▶ **Selected passage**
The situation is further complicated by the practice of importing medicines under the Indian credit line. While procuring medicines from India can be beneficial, the lack of stringent regulations and adherence to registration standards has allowed fraudulent medicines to enter the country, posing
a grave threat to patients. The National Drug Regulatory Authority’s failure to fulfil its duties and its willingness to approve medicines from unregistered entities without proper evaluation is deeply concerning. It is essential to hold these authorities accountable for their actions, and they cannot absolve
themselves of responsibility for these medical tragedies. The 2021 audit report conducted by the National Audit Office on the National Medicines Regulatory Authority (NMRA) has exposed a concerning breach of the Act’s stipulated conditions.
The report sheds light on the issuance of letters of exemption for registration to both the State Pharmaceutical Corporation (SPC) and private institutions, allowing them to import 67 medicines and 140 medical equipment without proper registration.
These exemptions were supposedly granted due to reasons such as the cancellation of registration or a lack of registered suppliers, which, upon closer examination, do not qualify as legitimate circumstances for exemption.

▶ **Dataset records**
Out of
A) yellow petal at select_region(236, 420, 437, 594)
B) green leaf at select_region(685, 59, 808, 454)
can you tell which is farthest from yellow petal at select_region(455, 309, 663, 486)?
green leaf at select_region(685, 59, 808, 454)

▶ **Tasks to complete**
#1 According to the passage on medicine imports, how have fraudulent medicines been able to enter the country through purchases made under the Indian credit line? Answer in one to three sentences.
#2 Print the part of the passage on medicine imports starting with "The report sheds" and going on through "circumstances for exemption.".
The data plays no part in this exercise.

▶ **Answers provided**
#1 Fraudulent medicines have entered the country because stringent regulations were lacking and registration standards were not adhered to. This has posed a grave threat to patients.

#2
The report sheds light on the issuance of letters of exemption for registration to both the State Pharmaceutical Corporation (SPC) and private institutions, allowing them to import 67 medicines and 140 medical equipment without proper registration.
These exemptions were supposedly granted due to reasons such as the cancellation of registration or a lack of registered suppliers, which, upon closer examination, do not qualify as legitimate circumstances for exemption.